Se trataba de unificar y cohesionar, a sangre y fuego, al naciente Estado español, y en ese afán, con pocos años de diferencia, los reyes colocaron ante una disyuntiva terrible a las juderías, las morerías y las gitanerías de la Península: o se convertían --es decir, renunciaban a ser lo que eran-- o se largaban. Un sector de aquella España de convivencia pluricultural, tierra donde habían fructificado innumerables corrientes migratorias, se imponía sobre los otros y asentaba su hegemonía política y cultural sobre el territorio. En lo sucesivo, Castilla no sólo tiranizó a los “infieles” sino que oprimió a los otros pueblos cristianos de la Península y les confiscó sus idiomas y lo que ahora llamaríamos sus “usos y costumbres”. A más de 500 años de aquella fundación trágica y bárbara, la España “una, grande y libre” aún resiente la ausencia de moros y judíos y sigue un tanto embrollada en resolver, por vías autonómicas o policiales, el enredo de tener muchas naciones dentro de un solo Estado.

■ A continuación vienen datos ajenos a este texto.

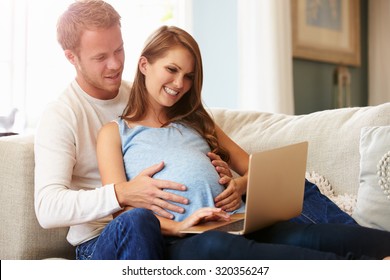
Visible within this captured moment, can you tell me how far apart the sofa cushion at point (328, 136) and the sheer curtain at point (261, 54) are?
4.64 ft

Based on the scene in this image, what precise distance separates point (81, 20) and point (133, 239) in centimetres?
65

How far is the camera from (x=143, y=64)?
5.43 feet

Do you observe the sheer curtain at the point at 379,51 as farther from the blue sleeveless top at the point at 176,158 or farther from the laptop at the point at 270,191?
the laptop at the point at 270,191

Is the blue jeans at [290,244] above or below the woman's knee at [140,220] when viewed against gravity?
below

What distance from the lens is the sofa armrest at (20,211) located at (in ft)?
5.23

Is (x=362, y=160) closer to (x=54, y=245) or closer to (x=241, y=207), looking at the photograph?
(x=241, y=207)

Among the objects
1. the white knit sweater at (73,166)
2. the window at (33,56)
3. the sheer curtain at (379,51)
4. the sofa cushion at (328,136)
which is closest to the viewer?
the white knit sweater at (73,166)

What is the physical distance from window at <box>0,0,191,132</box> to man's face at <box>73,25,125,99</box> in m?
0.99

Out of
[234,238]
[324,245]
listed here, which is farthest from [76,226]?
[324,245]

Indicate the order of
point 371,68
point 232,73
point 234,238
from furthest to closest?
point 371,68, point 232,73, point 234,238

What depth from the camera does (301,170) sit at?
1.39 metres

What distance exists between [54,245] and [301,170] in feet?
2.35

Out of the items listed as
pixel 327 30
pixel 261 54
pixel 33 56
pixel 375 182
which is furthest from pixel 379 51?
pixel 375 182

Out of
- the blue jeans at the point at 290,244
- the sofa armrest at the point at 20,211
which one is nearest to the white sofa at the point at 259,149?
the sofa armrest at the point at 20,211
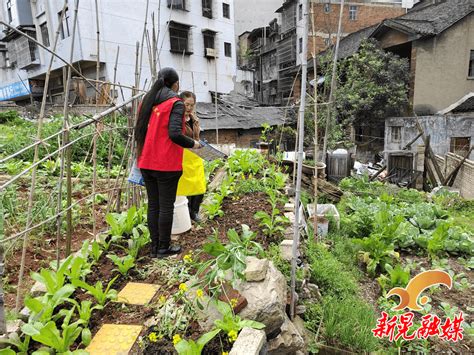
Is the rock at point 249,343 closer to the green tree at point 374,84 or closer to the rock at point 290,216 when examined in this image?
the rock at point 290,216

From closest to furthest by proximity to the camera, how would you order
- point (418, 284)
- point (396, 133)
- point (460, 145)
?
point (418, 284) → point (460, 145) → point (396, 133)

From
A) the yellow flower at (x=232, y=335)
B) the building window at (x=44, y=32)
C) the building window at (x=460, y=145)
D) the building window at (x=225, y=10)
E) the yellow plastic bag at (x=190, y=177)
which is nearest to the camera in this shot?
the yellow flower at (x=232, y=335)

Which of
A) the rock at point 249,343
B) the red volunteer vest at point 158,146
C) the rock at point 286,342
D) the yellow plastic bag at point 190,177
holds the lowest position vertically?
the rock at point 286,342

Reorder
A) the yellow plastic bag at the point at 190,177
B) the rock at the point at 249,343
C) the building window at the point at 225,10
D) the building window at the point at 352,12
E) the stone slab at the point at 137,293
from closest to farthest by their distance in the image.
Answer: the rock at the point at 249,343, the stone slab at the point at 137,293, the yellow plastic bag at the point at 190,177, the building window at the point at 225,10, the building window at the point at 352,12

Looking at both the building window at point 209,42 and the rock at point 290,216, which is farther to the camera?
the building window at point 209,42

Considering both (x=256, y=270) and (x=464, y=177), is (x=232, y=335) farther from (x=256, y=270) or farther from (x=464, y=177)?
(x=464, y=177)

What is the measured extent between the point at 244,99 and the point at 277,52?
19.6 feet

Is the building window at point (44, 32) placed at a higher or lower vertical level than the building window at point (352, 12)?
lower

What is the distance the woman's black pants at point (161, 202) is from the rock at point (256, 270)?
2.73 feet

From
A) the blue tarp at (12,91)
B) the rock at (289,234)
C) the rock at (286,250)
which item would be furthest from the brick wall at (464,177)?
the blue tarp at (12,91)

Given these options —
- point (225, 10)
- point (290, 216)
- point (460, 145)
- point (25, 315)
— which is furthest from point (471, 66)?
point (25, 315)

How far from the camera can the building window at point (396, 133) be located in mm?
13980

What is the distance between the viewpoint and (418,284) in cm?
199

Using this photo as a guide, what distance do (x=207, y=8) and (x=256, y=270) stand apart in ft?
70.4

Hoy, la circunstancia es muy distinta. Lo que está en juego no es la conformación del Estado, sino su participación en el diseño burocrático del gigantesco castillo feudal en que se está convirtiendo la Unión Europea, por decisión propia y por fidelidad a la norma globalizadora de cerrar fronteras a los inmigrantes de los países pobres. Uncidos a esa lógica, Aznar y su gobierno hicieron promulgar una ley infame que niega a los extranjeros derechos humanos fundamentales --reunión, asociación, manifestación, sindicación y huelga-- y cometieron la canallada de condicionar el ingreso a territorio español a colombianos, ecuatorianos, dominicanos y otros inmigrantes del mundo hispano que requieren de trabajo y que hasta ahora han participado en la construcción de la nueva pluralidad cultural española.

Es una pena descubrir que, medio milenio después, el espíritu de la pragmática de Medina del Campo ha resucitado en La Moncloa.